Eine von Erikas Klavierschülerinnen, Anna Schober (Anna Sigalevitch), teilt dieses Schicksal. Ihre Mutter (Susanne Lothar) hat ebenfalls dem Kind frühzeitig eingeredet, es sei nicht attraktiv und müsse deswegen fleißig Klavier üben. Anna zeigt ihre Verletzbarkeit ganz offen. Dafür verachtet Erika sie so sehr, dass sie ihr Glasscherben in die Manteltasche schüttet, an denen sich Anna die rechte Hand zerschneidet. Haneke belässt es bei dieser hinterhältigen Tat; in Jelineks Roman verhält sich Erika noch gemeiner gegenüber anderen Frauen; sie tritt in der Straßenbahn einer Frau gegen das Schienbein oder zeigt einer Touristin die falsche Richtung.

Wie Erika wird auch Walter in Hanekes Adaption moralisch aufgewertet. Er ist im Roman zunächst völlig unscheinbar, und als er an Profil gewinnt, wirkt er kalt und berechnend. Eiskalt nutzt er die Torschlusspanik der alternden Lehrerin aus. Im Film hat Walter einen glanzvollen ersten Auftritt, ganz jugendlicher Held, und seine Gefühle für Erika sind aufrichtig; erst aus enttäuschter Liebe rastet er aus. Auf der inhaltlichen Ebene werktreu, hat Haneke den Ton der Vorlage leicht verändert. Er ist gefühlvoller als Jelinek und verzichtet auf ironische Distanz.

Ein weiterer Unterschied zum Roman ist die Bedeutung der Musik. In einem audiovisuellen Medium kommt sie natürlich besser zum Zuge. Lange verweilt die Kamera auf den Tasten, akribisch wird das qualvolle Üben dokumentiert. Vielleicht unbeabsichtigt ist »Die Klavierspielerin« eine radikalere Version von Ingmar Bergmans Herbstsonate (1978), wo die gefeierte Pianistin Ingrid Bergman an ihrer dilettierenden Tochter Liv Ullmann herummäkelt. Und die Selbstverstümmelung durch Scherben hatte Bergman bereits in »Schreie und Flüstern« (1972) thematisiert, mit demselben Gespür für unterkühlte Schockwirkungen.

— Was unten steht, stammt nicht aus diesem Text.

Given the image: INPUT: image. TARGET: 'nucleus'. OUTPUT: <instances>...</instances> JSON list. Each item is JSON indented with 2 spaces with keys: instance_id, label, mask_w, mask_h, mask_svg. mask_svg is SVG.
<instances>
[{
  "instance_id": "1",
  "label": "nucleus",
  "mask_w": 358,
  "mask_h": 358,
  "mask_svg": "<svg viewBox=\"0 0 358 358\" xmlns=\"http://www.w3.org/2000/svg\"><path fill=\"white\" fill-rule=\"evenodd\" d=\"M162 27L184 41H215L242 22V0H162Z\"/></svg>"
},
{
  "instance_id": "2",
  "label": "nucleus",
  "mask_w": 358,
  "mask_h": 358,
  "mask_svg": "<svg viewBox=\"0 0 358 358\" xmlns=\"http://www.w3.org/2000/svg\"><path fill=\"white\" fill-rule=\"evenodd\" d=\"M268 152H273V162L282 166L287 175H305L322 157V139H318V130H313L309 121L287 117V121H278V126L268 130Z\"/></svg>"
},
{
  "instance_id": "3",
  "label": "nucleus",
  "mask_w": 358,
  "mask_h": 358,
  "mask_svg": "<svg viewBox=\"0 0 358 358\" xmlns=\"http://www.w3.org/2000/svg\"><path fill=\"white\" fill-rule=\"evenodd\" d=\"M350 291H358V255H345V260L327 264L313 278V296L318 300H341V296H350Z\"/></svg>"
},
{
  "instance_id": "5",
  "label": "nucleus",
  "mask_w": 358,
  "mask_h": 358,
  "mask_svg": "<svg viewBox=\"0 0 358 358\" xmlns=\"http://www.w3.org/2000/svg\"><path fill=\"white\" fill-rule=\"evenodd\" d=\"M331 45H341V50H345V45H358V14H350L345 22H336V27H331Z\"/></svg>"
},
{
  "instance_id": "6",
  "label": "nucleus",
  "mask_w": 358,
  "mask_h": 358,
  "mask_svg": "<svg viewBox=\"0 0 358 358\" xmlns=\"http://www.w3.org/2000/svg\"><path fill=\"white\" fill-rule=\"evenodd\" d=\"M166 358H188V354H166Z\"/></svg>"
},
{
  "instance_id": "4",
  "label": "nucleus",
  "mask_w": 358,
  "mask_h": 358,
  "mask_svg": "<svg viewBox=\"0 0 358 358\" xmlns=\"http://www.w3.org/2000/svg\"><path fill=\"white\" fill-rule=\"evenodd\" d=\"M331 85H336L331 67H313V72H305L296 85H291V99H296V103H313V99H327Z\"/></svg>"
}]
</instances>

So wäre die »Klavierspielerin« nach dem Dogma des Autorenfilms eine Niederlage für Haneke, da er hinter den Persönlichkeiten von Huppert und Jelinek verschwindet und wie ein (bestmöglicher) Epigone von Ingmar Bergman dasteht. An dem exzellenten Resultat ändert das nichts. Haneke wäre sicherlich auch in der Lage, Jelineks Roman »Lust« (1989) zu verfilmen.

»Die Klavierspielerin«, F 2001. R: Michael Haneke.